[REQUIRED TASK] Please state how many bucks were in the bachelor group seen under the 9 pt stand, according to the hunting forum thread.

[EXCERPTED PASSAGE]
· · ·

# pushed out



## jay74 (Mar 1, 2006)

I had a real frustrating exp today. I went to my hunting spot got out of my car started dressing. A guy comes up with his kids, ask who I am. I intrudusted my self. I have had premmission for 8 years, never hads any problems. I ask him were will you be hunting he said over here. I then ask him if he had another spot thats were ive been for 8 years same tree. He said no his kids are sitting along this field so is he. I was the bigger man and went to another spot. Question isnt there courtsy any more? I get if land owner lets other hunt,but were is there courtsy? Nothing like being ousted like that. This has put a sower taste in my mouth.


----------



## reel (Dec 15, 2004)

Check again with the owner and ask what is the deal here ? ?
...


----------



## freyedknot (Apr 10, 2004)

WELL, he did get there first. and you had the place to yourself for 8 years? let the kids have a good day. i am not too happy about the youth waterfowl hunts before the regular season but thats life i guess.


----------



## Boston30 (Nov 14, 2006)

I hear you. Listen to this: I got to my treestand on Saturday only to find a note, from someone telling me to remove my equipment. I actually found notes on all my stands. I called the owner to find out who would have left the notes, but no response. I've been hunting there 3 years with written permission. The tough part was i didn't see a deer all weekend. I made it a point to stay out of the area for the past month and sneak in on opening day. Whoever it was, definately pushed all the deer around and left tons of scent around my stands.


----------



## Weekender#1 (Mar 25, 2006)

A year ago I was informed that one of the farms that I hunted, the ground had been leased to an another hunter, I needed to stay out. The farmer that leased the property was POed as this hunter went to the land owner (out of state) not the farmer. Well I stayed out of the farm and I was pissed also. But a year later I am back at the farm the leaser is out on his ear. And last night I took a rookie who harvested his first deer. The leasie did not harvest a single deer last year, trophy hunter only, so the farm is loaded with deer now, last week I saw a bachelor group of 6 bucks under the 9 pt stand. 
So bite the bullet for the year and things can change, remember the guy that may be hunting the farm with you may be family, so you will not get him removed, make a stink and someone will be gone but family is forever.

· · ·

[GIVEN DATA]
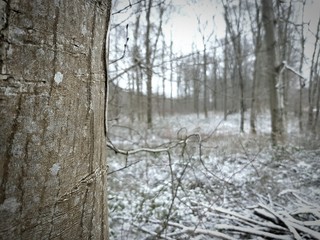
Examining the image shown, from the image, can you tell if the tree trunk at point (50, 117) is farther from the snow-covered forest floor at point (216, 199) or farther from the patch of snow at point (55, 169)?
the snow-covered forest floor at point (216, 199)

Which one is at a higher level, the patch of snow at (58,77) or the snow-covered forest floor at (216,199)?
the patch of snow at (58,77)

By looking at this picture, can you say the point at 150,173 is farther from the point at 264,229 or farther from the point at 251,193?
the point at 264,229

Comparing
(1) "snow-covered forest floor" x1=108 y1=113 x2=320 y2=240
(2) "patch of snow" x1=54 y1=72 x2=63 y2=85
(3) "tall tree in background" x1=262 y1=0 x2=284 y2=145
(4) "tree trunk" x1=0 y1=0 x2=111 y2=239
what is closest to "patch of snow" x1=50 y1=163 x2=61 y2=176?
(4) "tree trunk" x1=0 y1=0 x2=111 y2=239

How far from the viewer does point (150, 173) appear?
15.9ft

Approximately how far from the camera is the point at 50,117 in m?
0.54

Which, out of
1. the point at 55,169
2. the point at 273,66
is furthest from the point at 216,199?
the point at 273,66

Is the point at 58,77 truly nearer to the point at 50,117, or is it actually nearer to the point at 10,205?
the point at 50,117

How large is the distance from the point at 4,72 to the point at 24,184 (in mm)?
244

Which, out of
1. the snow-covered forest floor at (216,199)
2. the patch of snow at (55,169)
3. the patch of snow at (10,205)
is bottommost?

· · ·

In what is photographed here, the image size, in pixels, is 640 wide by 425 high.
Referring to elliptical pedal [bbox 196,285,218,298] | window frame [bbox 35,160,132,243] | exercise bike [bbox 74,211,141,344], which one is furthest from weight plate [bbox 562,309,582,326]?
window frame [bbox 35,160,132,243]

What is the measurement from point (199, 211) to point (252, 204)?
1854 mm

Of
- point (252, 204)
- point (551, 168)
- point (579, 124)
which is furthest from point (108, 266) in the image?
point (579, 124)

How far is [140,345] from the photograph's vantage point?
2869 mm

· · ·

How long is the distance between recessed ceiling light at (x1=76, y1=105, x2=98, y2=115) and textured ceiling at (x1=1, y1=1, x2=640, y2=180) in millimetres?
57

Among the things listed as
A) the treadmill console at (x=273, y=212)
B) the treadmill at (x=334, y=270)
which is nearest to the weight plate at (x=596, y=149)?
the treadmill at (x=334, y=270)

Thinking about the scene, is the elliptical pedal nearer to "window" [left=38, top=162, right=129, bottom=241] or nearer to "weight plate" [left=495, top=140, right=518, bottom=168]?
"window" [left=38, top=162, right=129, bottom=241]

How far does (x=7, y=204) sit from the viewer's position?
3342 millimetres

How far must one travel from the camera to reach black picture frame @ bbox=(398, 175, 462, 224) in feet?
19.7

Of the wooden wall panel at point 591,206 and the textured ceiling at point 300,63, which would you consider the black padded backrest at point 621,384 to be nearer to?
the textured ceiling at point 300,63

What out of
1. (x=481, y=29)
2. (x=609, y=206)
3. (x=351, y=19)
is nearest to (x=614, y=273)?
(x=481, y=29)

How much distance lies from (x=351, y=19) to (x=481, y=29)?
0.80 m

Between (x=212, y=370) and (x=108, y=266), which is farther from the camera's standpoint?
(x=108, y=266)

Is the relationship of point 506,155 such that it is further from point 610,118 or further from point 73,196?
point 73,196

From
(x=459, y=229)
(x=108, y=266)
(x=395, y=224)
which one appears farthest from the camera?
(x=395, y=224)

· · ·

[EXERCISE RESPONSE] Six.